Collected data
|---|
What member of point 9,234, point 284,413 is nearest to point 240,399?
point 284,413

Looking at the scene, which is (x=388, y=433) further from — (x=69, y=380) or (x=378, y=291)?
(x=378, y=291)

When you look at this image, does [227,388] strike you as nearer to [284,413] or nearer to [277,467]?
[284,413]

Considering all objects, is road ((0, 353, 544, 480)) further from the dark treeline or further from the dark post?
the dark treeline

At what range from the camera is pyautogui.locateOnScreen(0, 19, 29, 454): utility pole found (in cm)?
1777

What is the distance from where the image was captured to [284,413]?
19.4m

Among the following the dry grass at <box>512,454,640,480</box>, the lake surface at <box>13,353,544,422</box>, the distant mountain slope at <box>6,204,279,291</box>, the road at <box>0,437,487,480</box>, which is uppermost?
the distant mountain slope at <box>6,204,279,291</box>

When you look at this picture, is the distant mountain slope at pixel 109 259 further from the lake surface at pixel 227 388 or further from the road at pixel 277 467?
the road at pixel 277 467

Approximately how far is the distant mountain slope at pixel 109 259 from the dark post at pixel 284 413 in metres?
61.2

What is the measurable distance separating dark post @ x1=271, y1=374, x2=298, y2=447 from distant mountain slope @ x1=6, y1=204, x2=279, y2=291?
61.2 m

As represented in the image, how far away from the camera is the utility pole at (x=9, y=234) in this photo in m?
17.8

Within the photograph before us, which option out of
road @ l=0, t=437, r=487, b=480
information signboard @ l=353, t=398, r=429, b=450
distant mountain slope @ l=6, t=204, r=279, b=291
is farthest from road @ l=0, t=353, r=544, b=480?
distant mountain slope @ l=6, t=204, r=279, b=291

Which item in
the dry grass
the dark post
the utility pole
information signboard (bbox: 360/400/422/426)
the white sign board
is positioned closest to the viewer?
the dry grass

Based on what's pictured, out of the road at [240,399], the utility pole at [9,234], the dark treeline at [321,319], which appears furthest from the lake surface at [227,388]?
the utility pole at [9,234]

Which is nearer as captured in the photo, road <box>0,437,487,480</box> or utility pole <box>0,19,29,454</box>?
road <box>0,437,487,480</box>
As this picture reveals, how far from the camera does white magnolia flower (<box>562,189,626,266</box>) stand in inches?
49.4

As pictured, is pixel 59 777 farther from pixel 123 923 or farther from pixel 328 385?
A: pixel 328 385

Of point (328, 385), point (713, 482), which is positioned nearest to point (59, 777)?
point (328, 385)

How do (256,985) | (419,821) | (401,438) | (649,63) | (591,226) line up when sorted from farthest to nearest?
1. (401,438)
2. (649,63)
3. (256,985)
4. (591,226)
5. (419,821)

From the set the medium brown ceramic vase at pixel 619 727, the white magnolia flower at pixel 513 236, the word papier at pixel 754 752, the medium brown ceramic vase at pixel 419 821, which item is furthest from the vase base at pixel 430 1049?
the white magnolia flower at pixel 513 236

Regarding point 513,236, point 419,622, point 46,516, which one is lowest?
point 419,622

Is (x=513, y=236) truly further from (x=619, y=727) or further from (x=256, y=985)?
|---|
## [WHAT YOU WILL DO]
Copy out all of the data above verbatim, keeping every line unchanged.

## [WRITTEN ANSWER]
What member of point 9,234, point 284,413 is nearest to point 240,399?
point 284,413

Looking at the scene, which is (x=388, y=433) further from — (x=69, y=380) or (x=378, y=291)?
(x=378, y=291)

When you look at this image, does [227,388] strike you as nearer to [284,413] or nearer to [277,467]?
[284,413]

Considering all objects, is road ((0, 353, 544, 480)) further from the dark treeline or further from the dark post?
the dark treeline

At what range from the camera is pyautogui.locateOnScreen(0, 19, 29, 454): utility pole found (in cm)?
1777

What is the distance from where the image was captured to [284,413]?
19.4m

Among the following the dry grass at <box>512,454,640,480</box>, the lake surface at <box>13,353,544,422</box>, the distant mountain slope at <box>6,204,279,291</box>, the road at <box>0,437,487,480</box>, which is uppermost?
the distant mountain slope at <box>6,204,279,291</box>

When you look at this picture, is the distant mountain slope at pixel 109 259 further from the lake surface at pixel 227 388 or further from the road at pixel 277 467?
the road at pixel 277 467

Approximately how far is the distant mountain slope at pixel 109 259 from the dark post at pixel 284 413 in metres?
61.2

What is the measurable distance separating dark post @ x1=271, y1=374, x2=298, y2=447 from distant mountain slope @ x1=6, y1=204, x2=279, y2=291?
61.2 m

As represented in the image, how far away from the camera is the utility pole at (x=9, y=234) in this photo in m?
17.8

Within the photograph before us, which option out of
road @ l=0, t=437, r=487, b=480
information signboard @ l=353, t=398, r=429, b=450
distant mountain slope @ l=6, t=204, r=279, b=291
is farthest from road @ l=0, t=353, r=544, b=480?
distant mountain slope @ l=6, t=204, r=279, b=291

Which item in
the dry grass
the dark post
the utility pole
information signboard (bbox: 360/400/422/426)
the white sign board
is positioned closest to the viewer?
the dry grass

Based on what's pictured, out of the road at [240,399], the utility pole at [9,234], the dark treeline at [321,319], which appears furthest from the lake surface at [227,388]?
the utility pole at [9,234]

Which is nearer as captured in the photo, road <box>0,437,487,480</box> or utility pole <box>0,19,29,454</box>?
road <box>0,437,487,480</box>
As this picture reveals, how far from the camera does white magnolia flower (<box>562,189,626,266</box>) stand in inches?
49.4

As pictured, is pixel 59 777 farther from pixel 123 923 or farther from pixel 328 385?
A: pixel 328 385

Of point (328, 385), point (713, 482), which is positioned nearest to point (59, 777)?
point (328, 385)

How do (256,985) | (419,821) | (401,438) | (649,63) | (591,226) line up when sorted from farthest to nearest?
1. (401,438)
2. (649,63)
3. (256,985)
4. (591,226)
5. (419,821)

From the set the medium brown ceramic vase at pixel 619 727, the white magnolia flower at pixel 513 236, the word papier at pixel 754 752, the medium brown ceramic vase at pixel 419 821, which item is furthest from the vase base at pixel 430 1049?
the white magnolia flower at pixel 513 236

Regarding point 513,236, point 419,622, point 46,516, which one is lowest?
point 419,622

Is (x=513, y=236) truly further from (x=619, y=727) or further from (x=256, y=985)?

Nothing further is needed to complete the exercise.